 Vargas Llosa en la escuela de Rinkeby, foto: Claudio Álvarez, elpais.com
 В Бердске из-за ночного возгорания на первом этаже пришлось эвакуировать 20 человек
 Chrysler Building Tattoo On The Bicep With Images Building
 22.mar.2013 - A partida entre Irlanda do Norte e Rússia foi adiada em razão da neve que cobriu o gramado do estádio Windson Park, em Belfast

...

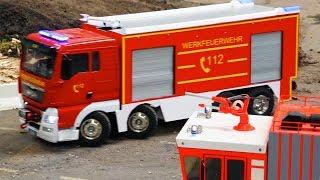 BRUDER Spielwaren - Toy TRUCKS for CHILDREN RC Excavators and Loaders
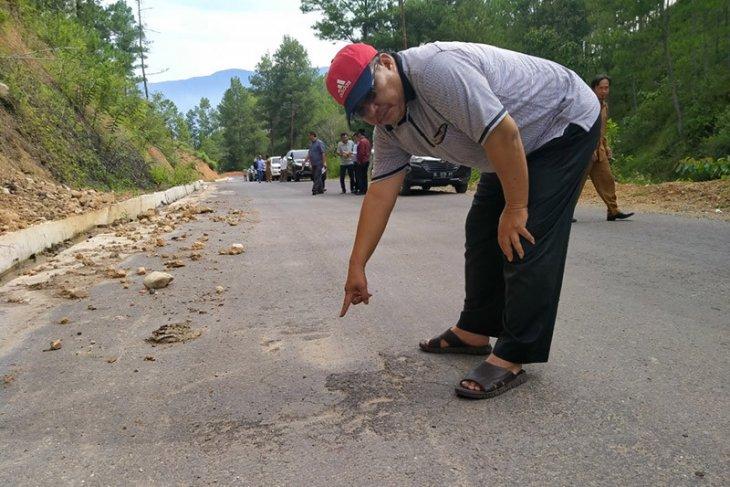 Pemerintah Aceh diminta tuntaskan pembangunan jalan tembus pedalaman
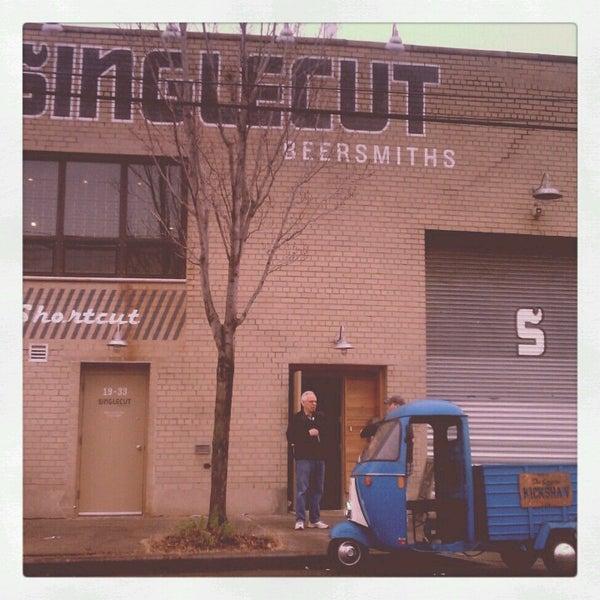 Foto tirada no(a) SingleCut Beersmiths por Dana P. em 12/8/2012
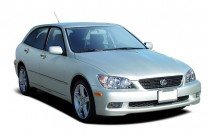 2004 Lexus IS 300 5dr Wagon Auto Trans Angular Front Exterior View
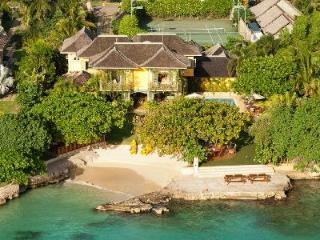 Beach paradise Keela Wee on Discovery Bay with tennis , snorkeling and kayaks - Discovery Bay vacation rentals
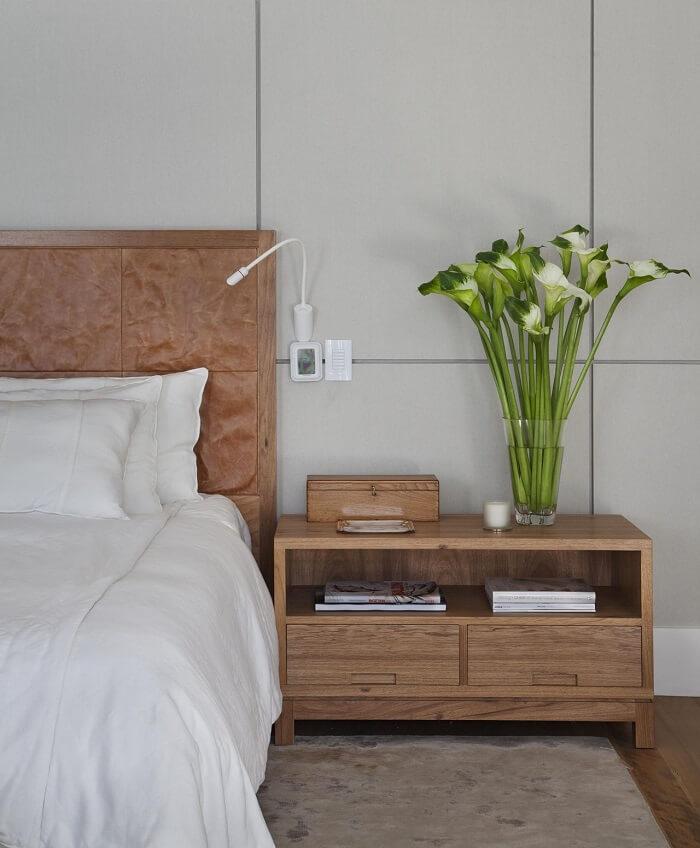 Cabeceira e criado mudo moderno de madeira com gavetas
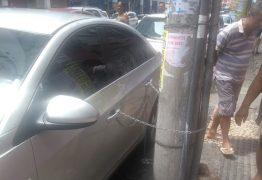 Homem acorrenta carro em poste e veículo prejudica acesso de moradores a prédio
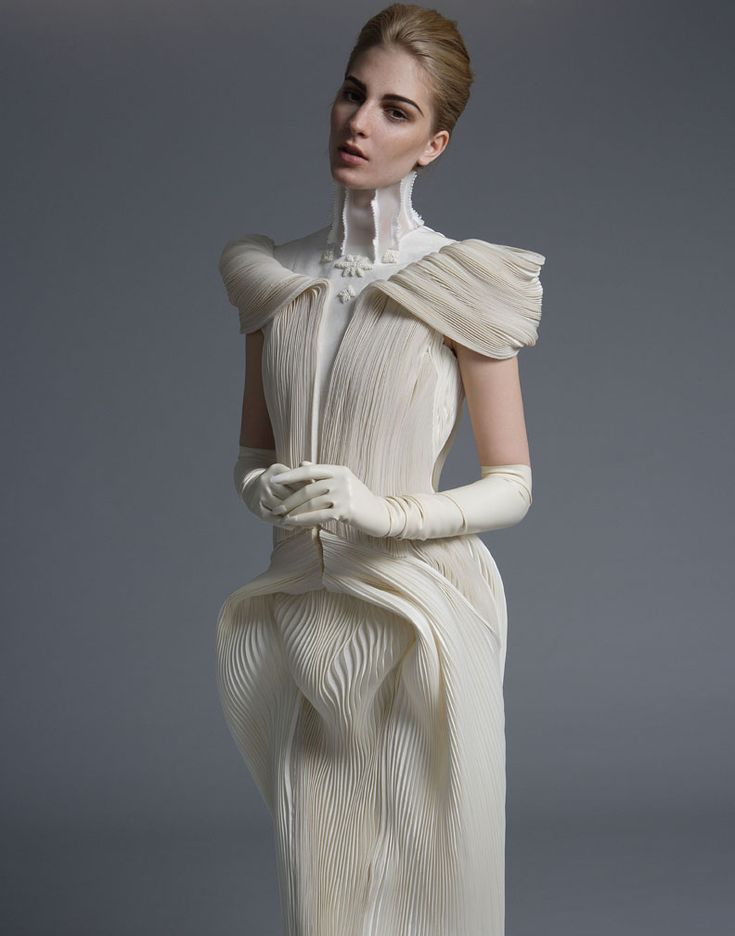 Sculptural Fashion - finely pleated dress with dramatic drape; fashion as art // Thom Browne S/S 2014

▶ [What to produce]: In the entries above, find the line holding "Vargas Llosa en" and the line holding "22.mar.2013 - A", then retype exactly those two lines and every line between them, and nothing else.

▶ [Answer to the exercise]:
 Vargas Llosa en la escuela de Rinkeby, foto: Claudio Álvarez, elpais.com
 В Бердске из-за ночного возгорания на первом этаже пришлось эвакуировать 20 человек
 Chrysler Building Tattoo On The Bicep With Images Building
 22.mar.2013 - A partida entre Irlanda do Norte e Rússia foi adiada em razão da neve que cobriu o gramado do estádio Windson Park, em Belfast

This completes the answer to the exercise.